Bloomberg:
Shares in Adani Group (ADE) companies fell after well-known US activist investor Hindenburg Research LLC said it was shorting the empire’s stocks and accused firms owned by Asia’s richest man of “brazen” market manipulation and accounting fraud.
Billionaire Gautam Adani’s flagship firm Adani Enterprises Ltd. (ADE) and Adani Ports and Special Economic Zone Ltd. (ADSEZ) dropped as much as 2.5% and 5% respectively on Tuesday after Hindenburg, an US-based investment research firm that specializes in activist short-selling, made wide-ranging allegations of corporate malpractice following a two-year investigation into the tycoon’s companies. Cement makers ACC Ltd. (ACC) and Ambuja Cements Ltd. (ACEM), acquired by Adani recently, also plunged.
Hindenburg’s report details a web of Adani-family controlled offshore shell entities in tax havens, from the Caribbean, Mauritius and the United Arab Emirates, that it claims were used to facilitate corruption, money laundering and taxpayer theft, while siphoning money from the group’s listed companies.
The broadside from Hindenburg comes at a critical time for the ports-to-power tycoon. Adani is seeking to raise his international profile and is aggressively branching into new businesses, including cement and media, in his power base of India, where he is seen to enjoy a close relationship with Prime Minister Narendra Modi. The Adani empire’s expansion plans are closely aligned to the government’s development and economic goals.

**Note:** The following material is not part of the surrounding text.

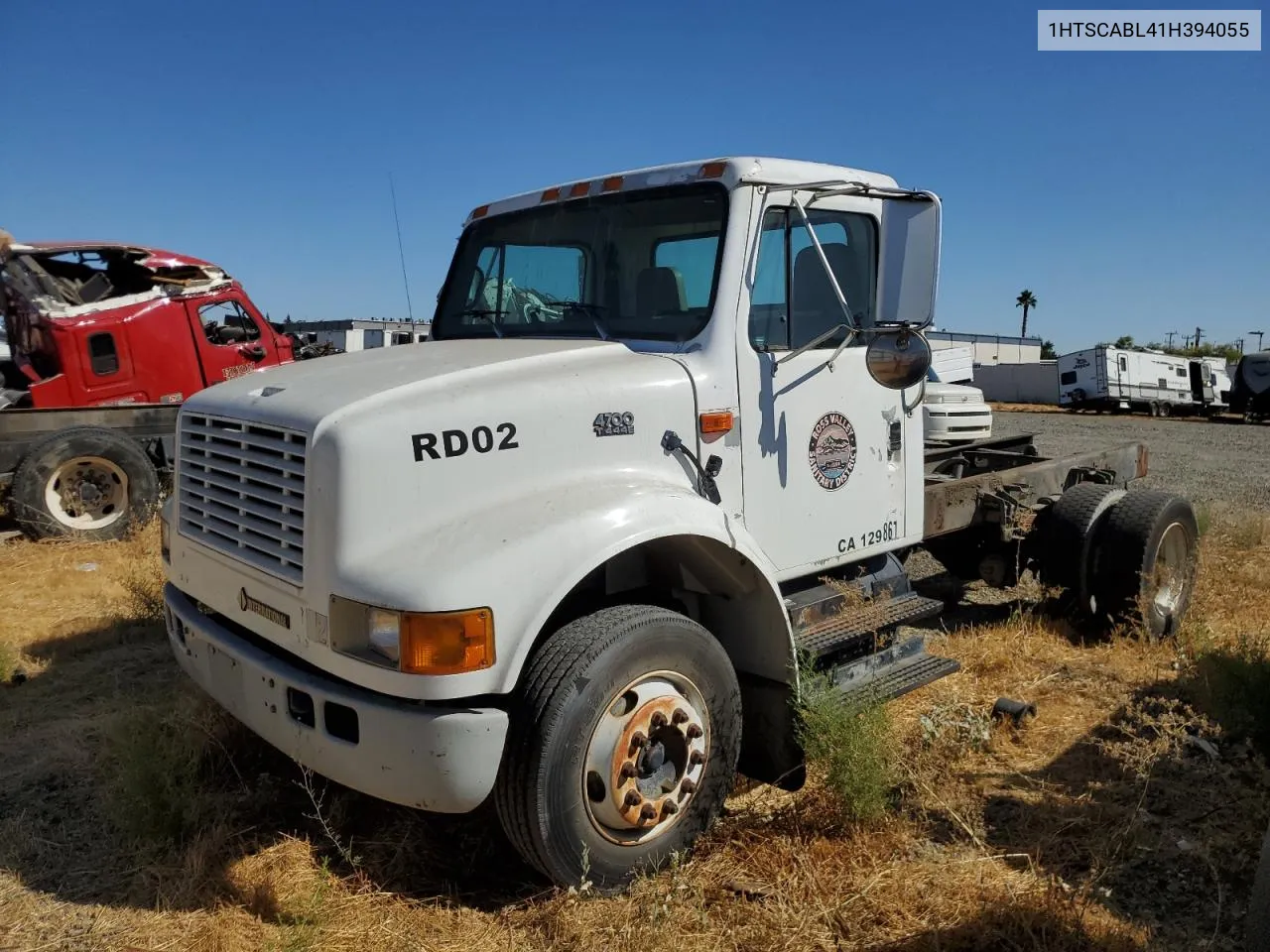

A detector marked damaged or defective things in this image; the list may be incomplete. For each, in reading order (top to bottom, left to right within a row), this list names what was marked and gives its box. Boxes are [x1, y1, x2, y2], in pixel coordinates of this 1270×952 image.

red damaged truck [0, 232, 296, 536]
rusty wheel hub [579, 674, 710, 845]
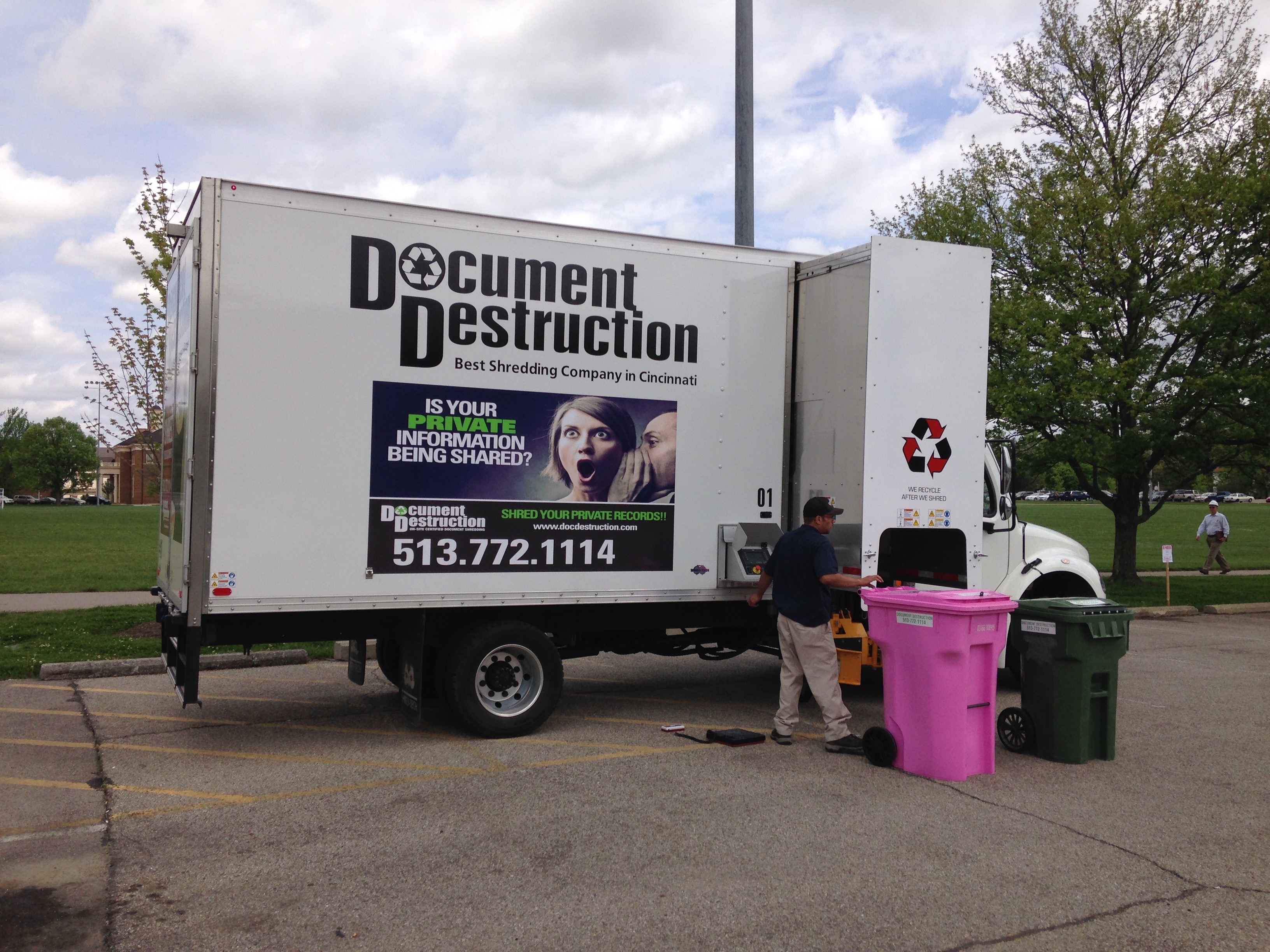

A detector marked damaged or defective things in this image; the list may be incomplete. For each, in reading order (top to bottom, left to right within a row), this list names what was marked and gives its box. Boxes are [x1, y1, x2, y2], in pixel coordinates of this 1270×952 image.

crack in pavement [69, 680, 118, 952]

Hindenburg said it had taken a short position in Adani’s companies through U.S.-traded bonds and non-Indian-traded derivative instruments. “Even if you ignore the findings of our investigation and take the financials of Adani Group at face value, its 7 key listed companies have 85% downside purely on a fundamental basis owing to sky-high valuations,” Hindenburg said in the report.